| PASSAGE TO READ |
----------

On May 1, 2024, stockholder Michael Warner sent a litigation demand to our Board of Directors requesting that a civil action for monetary damages be brought by the Board of Directors on behalf of Illumina against officers and directors involved with the GRAIL acquisition. On July 30, 2024, the Board unanimously determined that it was in the best interest of the Company and its shareholders to defer a final decision on the demand given, among other things, the pending stockholder lawsuits described herein and the similarity of issues raised in the demand and those lawsuits. Our Board will monitor the stockholder lawsuits and revisit the demand as warranted as the lawsuits progress.
On August 21, 2024, an additional stockholder, Jane Davidson, sent a litigation demand to our Board of Directors requesting that a civil action for breaches of fiduciary duty, indemnification, contribution and other appropriate claims be brought by the Board of Directors on behalf of Illumina against officers and directors involved with the GRAIL acquisition. On October 29, 2024, the Board unanimously determined that it was in the best interest of the Company and its shareholders to defer a final decision on the demand given, among other things, the pending stockholder lawsuits described herein and the similarity of issues raised in the demand and those lawsuits. Our Board will monitor the stockholder lawsuits and revisit the demand as warranted as the lawsuits progress.
Securities Class Actions
Federal Securities Class Actions. On November 11, 2023, the first of three securities class action complaints was filed against Illumina and certain of its current and former executive officers in the United States District Court for the Southern District of California. The first-filed case is captioned Kangas v. Illumina, Inc. et al., the second-filed case is captioned Roy v. Illumina, Inc. et al., and the third-filed case is captioned Louisiana Sheriffs’ Pension & Relief Fund v. Illumina, Inc. et al. (collectively, the Actions). The complaints generally allege, among other things, that defendants made materially false and misleading statements and omitted material facts relating to Illumina’s acquisition of GRAIL. The complaints seek unspecified damages, interest, fees, and costs. On January 9, 2024, four movants filed motions to consolidate the Actions and to appoint a lead plaintiff (Lead Plaintiff Motions). On April 11, 2024, the Court issued an order consolidating the Actions into a single action (captioned in re Illumina, Inc. Securities Litigation No. 23-cv-2082-LL-MMP), and appointed Universal-Investment-Gesellschaft mbH, UI BVK Kapitalverwaltungsgesellschaft mbH, and ACATIS Investment Kapitalverwaltungsgesellschaft mbH as lead plaintiffs (the Lead Plaintiffs). On June 21, 2024, the Lead Plaintiffs filed their consolidated amended complaint. The complaint alleges that Illumina and GRAIL and certain of their current and former directors and officers violated Sections 10(b) and 20(a) of the Securities Exchange Act and SEC Rule 10b-5 in connection with Illumina’s acquisition of GRAIL. On September 13, 2024, the Lead Plaintiffs filed a second amended consolidated complaint. On November 12, 2024, the Company and other defendants filed a motion to dismiss the second amended consolidated complaint. On December 20, 2024, the Lead Plaintiffs filed their opposition to the motion to dismiss. The defendants’ final reply brief was filed on February 3, 2025. No hearing date has been set.

----------

| SOURCE DATA |
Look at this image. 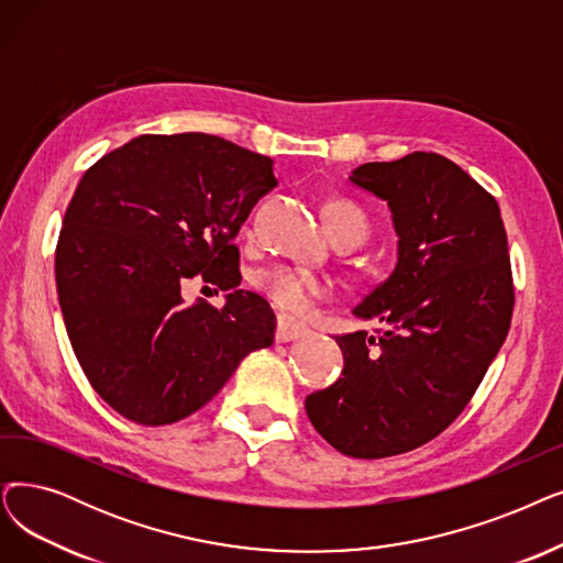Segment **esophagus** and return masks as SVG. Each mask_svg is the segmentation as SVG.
<instances>
[{"mask_svg":"<svg viewBox=\"0 0 563 563\" xmlns=\"http://www.w3.org/2000/svg\"><path fill=\"white\" fill-rule=\"evenodd\" d=\"M310 329L301 322H295L291 317L280 314L278 317V327H276V342H291V340H299L303 335H308Z\"/></svg>","mask_w":563,"mask_h":563,"instance_id":"1","label":"esophagus"}]
</instances>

----------

| WHAT IS BEING ASKED |
In the Illumina litigation passage, on what date did the Court issue its order consolidating the three securities class actions into a single action? The lines above are not needed for the task.

| EXERCISE ANSWER |
April 11, 2024.